The paperback edition: eight particularly good issues of "Batman," for fifteen bucks. I recall that this baffled a lot of people at the time, not least because it's a story in which Grant Morrison makes it clear that Batman does not even appear to die at any point, but I went back and re-read the whole thing last week, and it holds up amazingly well, despite some hiccups with Tony Daniel's art. (And the last page of "R.I.P." proper is one of Morrison's great end-of-story whammies.) In additional Morrison-reprint news, this week sees a forty-dollar hardcover edition of "Seven Soldiers, Volume 1," reprinting the first half of his phenomenal mid-'00s project, and a one-dollar reprint of "New X-Men" #114, the first issue of his and Frank Quitely's late-'90s run.

* ^ ¢ BILLY HAZELNUTS AND THE CRAZY BIRD

"Maakies" cartoonist Tony Millionaire's "all-ages" sequel to "Billy Hazelnuts," and by "all-ages" he apparently means that it's the kind of grotesque slapstick farce that could potentially entertain small children while creeping the living heck out of their parents (let's just say the main running gag in this story involves the protagonist being eaten alive). Preview.

¥ DC UNIVERSE LEGACIES #2

Len Wein's history of superheroics in the DCU continues with art by Andy and Joe Kubert, all-purpose utility infielder Scott Kolins, and the mighty J.H. Williams III--I hope Williams gets to draw the sequence involving the Seven Soldiers of Victory, who Wein memorably revived in the early '70s and Williams even more memorably revived a few years ago (see below). Speaking of Williams, this week also sees a $1 reprint of "Detective Comics" #854, the first episode of his and Greg Rucka's kick-ass "Batwoman" serial.

% ¢ HELLBLAZER #268

It's been a while since Vertigo's done an internal crossover (other than the Fables mini-line), but apparently this issue involves Shade the Changing Man. Written by Peter Milligan (who wrote Vertigo's "Shade" series); drawn by Giuseppe Camuncoli.

¥ HERALDS #3

Kathryn Immonen and Tonci Zonjic's thoroughly nifty weekly miniseries about various superheroines--part character comedy, part high-Marvel Cosmic--continues. Preview.

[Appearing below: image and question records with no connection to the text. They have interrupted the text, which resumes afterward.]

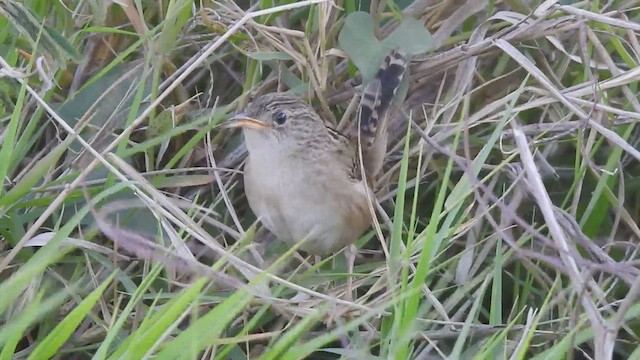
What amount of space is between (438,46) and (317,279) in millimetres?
751

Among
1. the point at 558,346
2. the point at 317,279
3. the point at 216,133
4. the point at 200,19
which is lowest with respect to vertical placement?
the point at 558,346

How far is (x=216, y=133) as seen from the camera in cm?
314

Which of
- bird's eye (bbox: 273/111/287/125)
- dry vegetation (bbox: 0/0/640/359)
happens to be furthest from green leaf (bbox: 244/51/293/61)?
bird's eye (bbox: 273/111/287/125)

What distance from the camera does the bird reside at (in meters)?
2.87

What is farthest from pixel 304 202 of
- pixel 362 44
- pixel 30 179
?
pixel 30 179

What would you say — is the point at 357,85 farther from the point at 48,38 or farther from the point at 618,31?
the point at 48,38

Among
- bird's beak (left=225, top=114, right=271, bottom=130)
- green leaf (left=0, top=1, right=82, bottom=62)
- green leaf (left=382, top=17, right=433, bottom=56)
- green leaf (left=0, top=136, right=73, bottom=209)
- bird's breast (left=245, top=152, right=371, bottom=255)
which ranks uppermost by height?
green leaf (left=0, top=1, right=82, bottom=62)

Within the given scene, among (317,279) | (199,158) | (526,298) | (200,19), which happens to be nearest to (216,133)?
(199,158)

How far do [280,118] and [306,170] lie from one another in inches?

% ¢ THE JOKER'S ASYLUM: MAD HATTER

The great Bill Sienkiewicz apparently drew this entire issue--the first time he's done the interior artwork for a full comic since, I believe, 30 Days of Night: Beyond Barrow in 2007, and I think it'd been a long time for that. Also out this week: another "Joker's Asylum" one-shot, "Harley Quinn," drawn by Joe Quinones, whose work is worth keeping an eye on too (he drew that Green Lantern serial in "Wednesday Comics").

% NEW AVENGERS #1

I don't understand why Brian Michael Bendis and Stuart Immonen don't simply call this series "New New Avengers," along the lines of "New New Minglewood Blues." Preview.

^ ¥ TEMPERANCE

Russ Manning Award winner Cathy Malkasian's new graphic novel is a sprawling, splendidly grotesque-looking fable about the kinds of lies that preserve patriarchy and perpetuate war, set in and around a city called Blessedbowl whose inhabitants believe that they're afloat on a sea of fire and at war with evil forces from outside, neither of which are true. It's worth a look for sure. Preview.